A wave of tingling warmth swept through Harry's body, starting
at the
tips of his toes and spreading through his veins. The fire at his
back
felt far less hot in comparison. At the same time, a darkness
began
to creep over his vision as slowly as if a lamp was being turned
down.
Yet this darkness was not the cold, still oblivion that had held
him
before, but rather the peace of a natural sleep, a drowsiness
that
came on as easily as if he was back in his warm bed in the
Hogwarts
dormitory. He could almost hear Ron's snoring, and the sound of a
chilly rain lashing against the windows.
He was floating away from the pain, away from the warm fire
and the
stone floor and the carved wooden chairs and the tall old man.
The
last thing he heard before the darkness bore him away was the
voice
that his memory couldn't quite place, but which he would always
be
able to hear for ever afterward...if the day was still, or the
night
was clear, or the dream was right:
"You did well, Harry Potter."
* * *
When he next opened his eyes--even before he'd found his
glasses and
put them on--he knew both where he was and what time it was.

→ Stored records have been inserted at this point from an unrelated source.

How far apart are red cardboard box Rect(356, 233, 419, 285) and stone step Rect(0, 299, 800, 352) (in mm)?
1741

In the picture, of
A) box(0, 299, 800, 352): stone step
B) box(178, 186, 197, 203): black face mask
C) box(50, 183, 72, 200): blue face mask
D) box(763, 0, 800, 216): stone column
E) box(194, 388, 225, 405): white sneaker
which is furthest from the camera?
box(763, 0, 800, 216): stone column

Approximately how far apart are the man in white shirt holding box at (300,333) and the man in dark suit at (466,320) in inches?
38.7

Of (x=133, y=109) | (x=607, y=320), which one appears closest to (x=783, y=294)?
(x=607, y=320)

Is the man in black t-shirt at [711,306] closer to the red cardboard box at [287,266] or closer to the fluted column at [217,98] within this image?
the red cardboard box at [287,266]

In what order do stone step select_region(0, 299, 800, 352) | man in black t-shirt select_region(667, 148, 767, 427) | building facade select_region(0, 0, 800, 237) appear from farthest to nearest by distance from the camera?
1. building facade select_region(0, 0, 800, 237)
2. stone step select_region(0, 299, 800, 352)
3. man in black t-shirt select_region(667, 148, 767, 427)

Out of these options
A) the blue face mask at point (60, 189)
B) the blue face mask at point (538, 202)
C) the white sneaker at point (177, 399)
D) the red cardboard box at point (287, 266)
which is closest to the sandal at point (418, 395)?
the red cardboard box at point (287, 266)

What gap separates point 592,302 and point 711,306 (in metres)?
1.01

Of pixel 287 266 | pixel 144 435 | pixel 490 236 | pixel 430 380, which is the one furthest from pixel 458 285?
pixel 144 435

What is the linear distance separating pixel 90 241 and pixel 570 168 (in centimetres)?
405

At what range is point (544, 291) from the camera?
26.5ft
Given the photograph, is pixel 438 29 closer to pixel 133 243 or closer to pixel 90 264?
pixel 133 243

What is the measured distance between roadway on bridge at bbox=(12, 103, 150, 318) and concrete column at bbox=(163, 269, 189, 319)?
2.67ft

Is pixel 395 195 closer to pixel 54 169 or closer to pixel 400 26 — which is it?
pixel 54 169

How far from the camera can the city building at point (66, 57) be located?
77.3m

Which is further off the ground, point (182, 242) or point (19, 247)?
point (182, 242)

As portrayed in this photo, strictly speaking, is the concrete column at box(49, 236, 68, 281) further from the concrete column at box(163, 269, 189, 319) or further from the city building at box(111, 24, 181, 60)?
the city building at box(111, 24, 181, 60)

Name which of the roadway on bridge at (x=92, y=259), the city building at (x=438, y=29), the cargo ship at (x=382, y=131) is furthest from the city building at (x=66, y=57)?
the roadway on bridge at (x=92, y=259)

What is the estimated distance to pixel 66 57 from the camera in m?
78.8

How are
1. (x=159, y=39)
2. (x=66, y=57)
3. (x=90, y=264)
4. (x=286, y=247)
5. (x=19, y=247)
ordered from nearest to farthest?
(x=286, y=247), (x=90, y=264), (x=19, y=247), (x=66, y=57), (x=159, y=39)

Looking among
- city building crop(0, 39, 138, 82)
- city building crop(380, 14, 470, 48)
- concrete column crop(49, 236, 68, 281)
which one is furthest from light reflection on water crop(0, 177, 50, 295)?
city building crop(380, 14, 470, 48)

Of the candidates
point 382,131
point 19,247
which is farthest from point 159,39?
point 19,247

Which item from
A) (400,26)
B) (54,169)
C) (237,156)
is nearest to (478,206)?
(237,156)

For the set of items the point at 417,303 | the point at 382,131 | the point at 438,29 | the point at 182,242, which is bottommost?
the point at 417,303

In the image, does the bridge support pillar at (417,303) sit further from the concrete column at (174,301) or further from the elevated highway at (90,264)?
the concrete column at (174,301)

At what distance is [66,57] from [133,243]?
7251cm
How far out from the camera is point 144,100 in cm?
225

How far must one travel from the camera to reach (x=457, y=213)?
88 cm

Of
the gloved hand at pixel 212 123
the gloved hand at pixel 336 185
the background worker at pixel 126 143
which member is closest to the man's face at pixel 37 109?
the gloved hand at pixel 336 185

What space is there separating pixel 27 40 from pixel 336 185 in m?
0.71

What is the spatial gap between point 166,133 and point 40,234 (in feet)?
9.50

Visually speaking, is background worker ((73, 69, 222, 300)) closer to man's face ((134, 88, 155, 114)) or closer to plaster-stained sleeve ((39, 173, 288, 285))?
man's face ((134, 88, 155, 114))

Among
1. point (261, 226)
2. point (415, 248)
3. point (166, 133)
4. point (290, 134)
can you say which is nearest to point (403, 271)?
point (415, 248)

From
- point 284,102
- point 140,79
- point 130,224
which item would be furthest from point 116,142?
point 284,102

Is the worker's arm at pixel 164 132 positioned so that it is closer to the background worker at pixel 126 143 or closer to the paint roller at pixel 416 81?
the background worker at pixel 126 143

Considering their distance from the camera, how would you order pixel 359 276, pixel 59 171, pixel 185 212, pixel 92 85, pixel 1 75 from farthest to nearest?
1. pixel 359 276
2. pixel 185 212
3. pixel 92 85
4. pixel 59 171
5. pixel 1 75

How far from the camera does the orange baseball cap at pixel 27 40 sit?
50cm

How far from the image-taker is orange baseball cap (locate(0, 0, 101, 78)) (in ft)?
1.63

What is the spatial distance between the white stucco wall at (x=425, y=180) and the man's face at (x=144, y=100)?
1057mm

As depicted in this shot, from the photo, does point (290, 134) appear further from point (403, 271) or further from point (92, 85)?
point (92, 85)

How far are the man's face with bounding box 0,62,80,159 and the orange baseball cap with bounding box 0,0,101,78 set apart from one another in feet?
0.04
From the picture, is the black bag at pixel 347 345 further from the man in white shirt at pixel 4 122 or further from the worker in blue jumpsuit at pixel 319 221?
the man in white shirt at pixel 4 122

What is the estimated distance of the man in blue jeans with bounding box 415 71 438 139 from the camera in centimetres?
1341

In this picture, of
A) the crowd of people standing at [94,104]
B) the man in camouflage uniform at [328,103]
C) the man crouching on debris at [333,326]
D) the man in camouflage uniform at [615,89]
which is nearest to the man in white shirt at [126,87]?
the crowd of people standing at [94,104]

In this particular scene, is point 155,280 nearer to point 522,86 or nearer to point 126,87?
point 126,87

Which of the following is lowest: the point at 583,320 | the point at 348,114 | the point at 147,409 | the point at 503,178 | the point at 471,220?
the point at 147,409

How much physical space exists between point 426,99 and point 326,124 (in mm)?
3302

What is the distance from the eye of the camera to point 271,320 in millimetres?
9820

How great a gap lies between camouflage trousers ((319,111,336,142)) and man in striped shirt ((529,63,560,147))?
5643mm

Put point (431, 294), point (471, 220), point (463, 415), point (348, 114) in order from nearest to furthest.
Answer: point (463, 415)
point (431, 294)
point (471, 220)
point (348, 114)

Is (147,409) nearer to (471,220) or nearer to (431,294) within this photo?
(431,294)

With regular Quidditch games and long practices, assorted
accidents
during class, and any number of other adventures that had ended
in
unconsciousness, he'd became intimately familiar with the
Hogwarts
infirmary. After enough time in bed, one soon learned the way the
shafts of sunlight created patterns on the floor and walls. Since
the window-shaped bars of light stretched halfway up the far
wall,
he knew it was well into late afternoon, close to dinnertime.
He knew where he was, and who he was. The usual practice was
to
determine how and when he had gotten there...but first, he had to
take care of more routine matters.
He did a quick general inventory of body parts, and as far as
he
could tell he still had all of them. The skin of his forehead was
itchy, the well-known itch of a bandage wrapped a little too
tightly
round his head. He tried to raise a hand to scratch it, but his
shoulders
felt as if they were being pinned down with weights, and any
movement
but the shallowest rise and fall of his chest made his muscles
tingle and
ache. His right hand, resting on top of the blanket, was a blob
of white
from wrist to fingertips.
Nothing hurt too badly, though. He was terrifically sore, but
nothing was missing, nothing broken beyond repair.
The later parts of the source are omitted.